- **READING TEXT**
No, not owner's fault at all


----------



## zivagirl (Jan 5, 2013)

SwaF said:


> My breeder had him on Eukunuba but when we took him home he wasn't eating much of it going through maybe a cup to a cup and a half for a week so I started switching him to Fromm LBP, and he was going through maybe 2 and half to 3 cups of a mixture of those two for the last 2 weeks. But he still doesn't seem to gain any weight, he seems really thin to us, he was about 14 pounds at 9 weeks. Every time he looks like he gained a bit of weight it's usually gone by the next day. He's crated a lot of the times, for an hour after he eats, 30min before he has to go outside, and after he plays for a few hours where he naps it off. Even if we left the bowl in his crate sometimes he still doesn't really eat it. He loves pumpkin and we started mixing a bit of that into his food. He doesn't seem hungry, he's always energetic. We been to the vet 3 times in the last 2 weeks and they never said he was too thin. Am I being paranoid?
> 
> He's been dewormed by the breeder and the vet.


Please, relax with your beautiful pup. . He's beautiful. Pups will have their pudgy moment, then suddenly gain an inch in height/length where suddenly, they look skinny. Next thing you know, they'll eat enough to sustain the body's upcoming need for that growth spurt. 

Feed according to label, love and exercise, teach and train. He'll be fine and will enjoy his relaxed human.


----------



## MaggieRoseLee (Aug 17, 2001)

- **SUPPLIED MATERIAL**
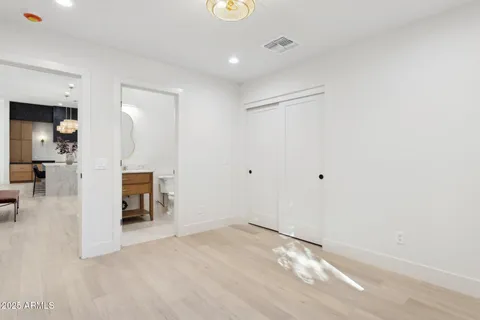 $2,850,000 | 4512 North 38th Street, Phoenix, AZ 85018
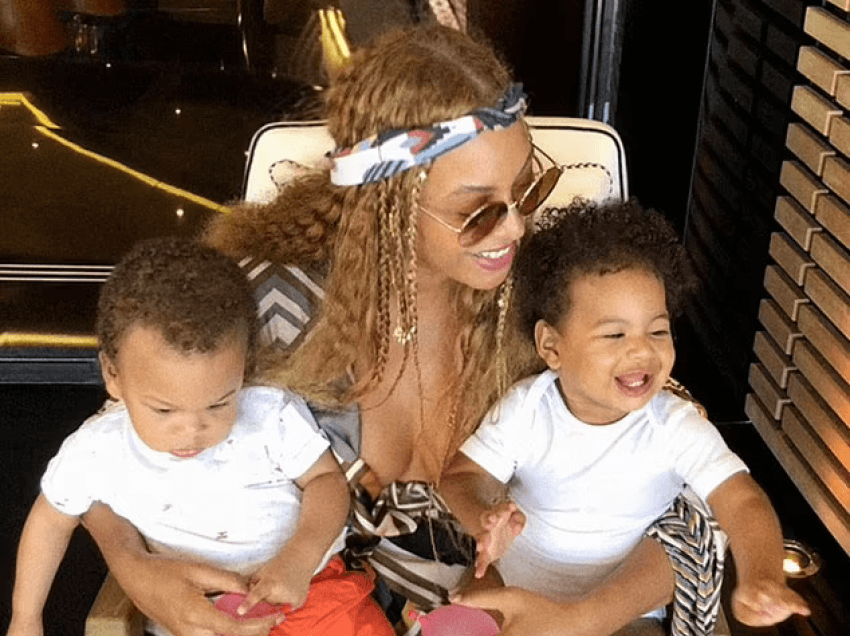 Beyonce feston ditëlindjen e binjakëve të saj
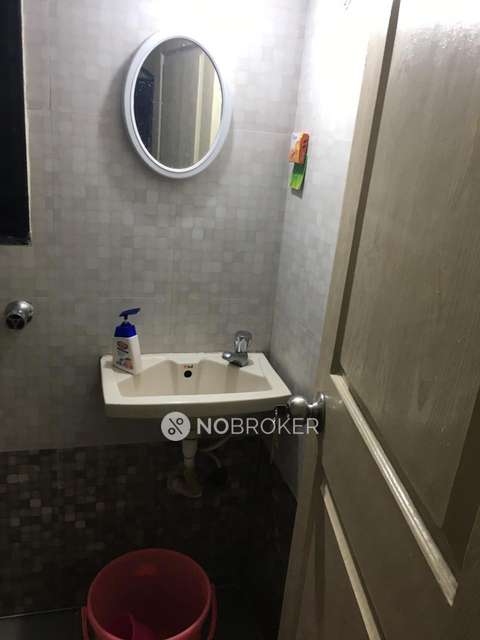 2 BHK Flat In Platinum Building For Sale  In Andheri West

- **WORK ORDER**
Write out the part of the puppy-feeding thread that opens with "Please, relax with" and closes with "that growth spurt.", swapping "pudgy" for "chubby".

- **ANSWER TO THIS PROBLEM**
Please, relax with your beautiful pup. . He's beautiful. Pups will have their chubby moment, then suddenly gain an inch in height/length where suddenly, they look skinny. Next thing you know, they'll eat enough to sustain the body's upcoming need for that growth spurt.